La propiedad tenía muchas hectáreas de cosechas de viñedos. Árboles frutales y acres infinitos de siembra. Los viñedos Samwel tenían gran prestigio en toda la región. Sus vinos de crianza habían sido galardonados durante varias temporadas. Sus bodegas eran las mejores del condado. En la temporada fértil del campo, el colorido de las cosechas alegraba la vista y la dulce brisa traía el olor de las vides que endulzaban los sentidos.

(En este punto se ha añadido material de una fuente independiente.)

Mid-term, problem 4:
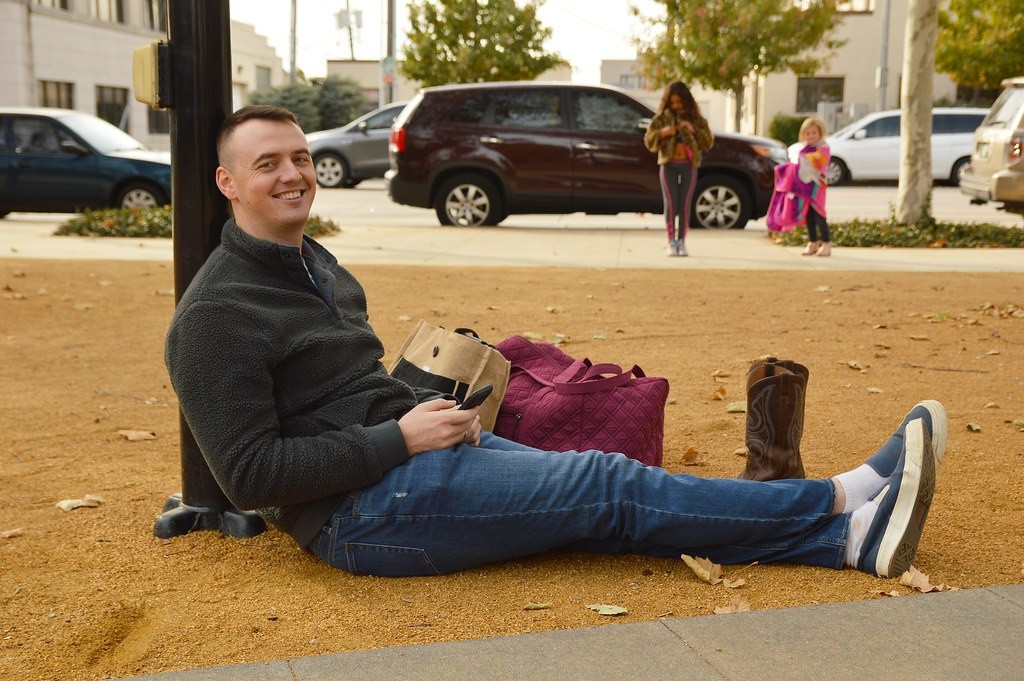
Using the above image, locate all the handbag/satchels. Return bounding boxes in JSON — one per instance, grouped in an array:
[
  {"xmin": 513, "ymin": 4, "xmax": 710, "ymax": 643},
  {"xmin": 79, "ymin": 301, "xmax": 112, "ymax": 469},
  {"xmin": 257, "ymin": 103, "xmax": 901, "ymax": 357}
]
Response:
[
  {"xmin": 492, "ymin": 335, "xmax": 670, "ymax": 467},
  {"xmin": 386, "ymin": 319, "xmax": 511, "ymax": 434}
]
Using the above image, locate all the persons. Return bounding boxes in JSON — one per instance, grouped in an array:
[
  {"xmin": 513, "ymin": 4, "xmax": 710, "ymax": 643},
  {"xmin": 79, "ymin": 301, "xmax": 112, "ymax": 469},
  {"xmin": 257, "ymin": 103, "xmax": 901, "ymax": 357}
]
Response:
[
  {"xmin": 170, "ymin": 106, "xmax": 949, "ymax": 578},
  {"xmin": 644, "ymin": 82, "xmax": 714, "ymax": 257},
  {"xmin": 797, "ymin": 117, "xmax": 830, "ymax": 257}
]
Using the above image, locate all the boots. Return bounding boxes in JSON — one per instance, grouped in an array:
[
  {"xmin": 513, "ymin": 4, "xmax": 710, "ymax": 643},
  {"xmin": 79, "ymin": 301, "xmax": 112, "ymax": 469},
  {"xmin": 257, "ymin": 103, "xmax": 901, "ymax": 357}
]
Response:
[{"xmin": 736, "ymin": 357, "xmax": 809, "ymax": 483}]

En la parte izquierda de la mansión, estaban las bodegas. En la parte derecha a unos metros de la casona, había una gran caballeriza con caballos de varias razas, tanto frisón, bretón y pura sangre. Además de tres carruajes, dos de ellos cubiertos. Junto a las cuadras, había una granja con gallinas, patos, ovejas y corderos. También había un granero y un cobertizo grande para guardar los arreos del campo y la labranza, además del carbón. Junto al cobertizo se hallaba una casa labriega, donde estaban los aposentos del servicio masculino de la mansión. Las mujeres, en cambio, tenían las alcobas en la planta baja de la casona, al fondo de la cocina. Las normas de Samwel eran muy estrictas en este sentido. No se permitía dormir en la misma zona a los hombres y mujeres de la servidumbre. Era pecaminoso y así se evitaban males mayores. Los señores también poseían, cerca de la pradera, en la ladera del lago una cabaña de madera, donde a veces acudían a leer, escribir o estar tranquilos y aislados, disfrutando solo de la naturaleza y el relax. Dicha cabaña estaba compuesta de dos dormitorios, salón, aseo y una cocina pequeña con un fogón y alacena. Todo en madera de roble, era fresquita y tranquila.